One can also explore video content through the following link: Video
To explore the honan simply click on the hotspot of interest to you on the map below
This window, placed above the high altar, was designed by A.E. Child, the manager of the Sarah Purser's "Tower of Glass" studio in Dublin. Harry Clarke briefly attended Child's classes in glass-making in the Dublin Metropolitan School of Art. This window features the Risen Christ, he holds a banner of victory. A crown of glory can be seen in the upper part of the window. This alludes to the kingship Christ. In the pre-Vatican II liturgy there was a special focus on Christ as a royal priest. The window terminates with a image of the four Evangelist symbols (man for St. Matthew; lion for St. Mark; ox for St. Luke and eagle for St. John) surrounding a cross inscribed with the letters IHS - Christ's initials. In the pre-Vatican II liturgy, the Feast of the Kingship of Jesus Christ took place on the last Sunday of October. The focus of this feast was on Christ as King and Peacemaker.

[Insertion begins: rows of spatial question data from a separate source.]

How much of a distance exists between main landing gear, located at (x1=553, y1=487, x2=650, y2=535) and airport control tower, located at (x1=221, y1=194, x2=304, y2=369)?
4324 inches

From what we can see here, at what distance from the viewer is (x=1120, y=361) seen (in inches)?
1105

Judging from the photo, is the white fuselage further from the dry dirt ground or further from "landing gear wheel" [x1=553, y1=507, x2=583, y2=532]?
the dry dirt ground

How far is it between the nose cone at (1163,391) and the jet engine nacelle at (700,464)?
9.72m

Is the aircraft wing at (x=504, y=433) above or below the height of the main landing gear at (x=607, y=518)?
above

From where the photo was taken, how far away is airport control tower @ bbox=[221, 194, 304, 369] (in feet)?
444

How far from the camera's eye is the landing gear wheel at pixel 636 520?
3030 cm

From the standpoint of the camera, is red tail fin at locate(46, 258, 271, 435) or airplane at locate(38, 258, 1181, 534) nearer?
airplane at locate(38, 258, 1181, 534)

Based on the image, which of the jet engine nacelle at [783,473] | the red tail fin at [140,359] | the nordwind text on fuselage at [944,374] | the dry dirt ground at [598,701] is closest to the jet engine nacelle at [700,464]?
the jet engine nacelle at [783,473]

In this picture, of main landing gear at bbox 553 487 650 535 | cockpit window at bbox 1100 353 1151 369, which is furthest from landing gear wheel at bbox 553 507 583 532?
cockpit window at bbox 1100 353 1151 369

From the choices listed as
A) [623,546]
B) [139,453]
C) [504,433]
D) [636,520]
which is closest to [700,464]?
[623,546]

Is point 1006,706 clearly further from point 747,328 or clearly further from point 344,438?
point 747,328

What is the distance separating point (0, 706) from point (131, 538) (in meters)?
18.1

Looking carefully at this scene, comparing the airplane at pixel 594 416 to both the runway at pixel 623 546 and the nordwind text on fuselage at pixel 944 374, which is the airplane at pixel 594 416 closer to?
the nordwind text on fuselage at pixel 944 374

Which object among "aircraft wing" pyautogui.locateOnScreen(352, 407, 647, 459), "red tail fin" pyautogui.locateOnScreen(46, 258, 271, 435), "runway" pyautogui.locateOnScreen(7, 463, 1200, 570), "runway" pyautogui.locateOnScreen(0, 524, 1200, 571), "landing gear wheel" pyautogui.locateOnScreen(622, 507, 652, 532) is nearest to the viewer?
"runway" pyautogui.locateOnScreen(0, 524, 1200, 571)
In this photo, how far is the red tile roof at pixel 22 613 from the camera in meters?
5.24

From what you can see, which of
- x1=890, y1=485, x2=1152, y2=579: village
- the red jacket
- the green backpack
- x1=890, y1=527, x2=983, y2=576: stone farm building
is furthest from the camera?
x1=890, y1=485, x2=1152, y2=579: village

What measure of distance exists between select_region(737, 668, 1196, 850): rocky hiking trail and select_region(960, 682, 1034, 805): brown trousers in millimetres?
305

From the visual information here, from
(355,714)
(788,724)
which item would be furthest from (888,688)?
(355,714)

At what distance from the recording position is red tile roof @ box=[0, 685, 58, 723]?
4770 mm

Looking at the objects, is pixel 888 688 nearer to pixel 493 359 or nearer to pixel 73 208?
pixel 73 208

There are nineteen windows in the Honan Chapel. Eleven were designed by Harry Clarke and eight were designed by An Túr Gloine (The Tower of Glass), 1903-63. Sarah Purser employed three designers in her studio: A. E. Child, Ethel Rhind and Catherine O'Brien. They all contributed work to the Honan Chapel. Both glass studios were based in Dublin. The Honan Chapel represents the first major commission for Harry Clarke. In 1914 Sir John O'Connell commissioned the young Clarke to produce the west windows. Between 1915-17 Clarke worked on windows in the nave and sanctuary.
The windows in the sanctuary, around the altar, represent scenes from the Passion of Christ recounted in the Gospel of St. John, the Risen Christ, the Virgin Mary and St. Joseph. Those at the west end, over the door, represent the three great saints of the early Irish Church (St. Columba or Columcille, St. Patrick and St. Brigid). The windows in the nave represent the local saints of Cork and its surrounding communities in Munster.
The nineteen stained glass windows have been cleaned and restored by Abbey Stained Glass Studio in Dublin.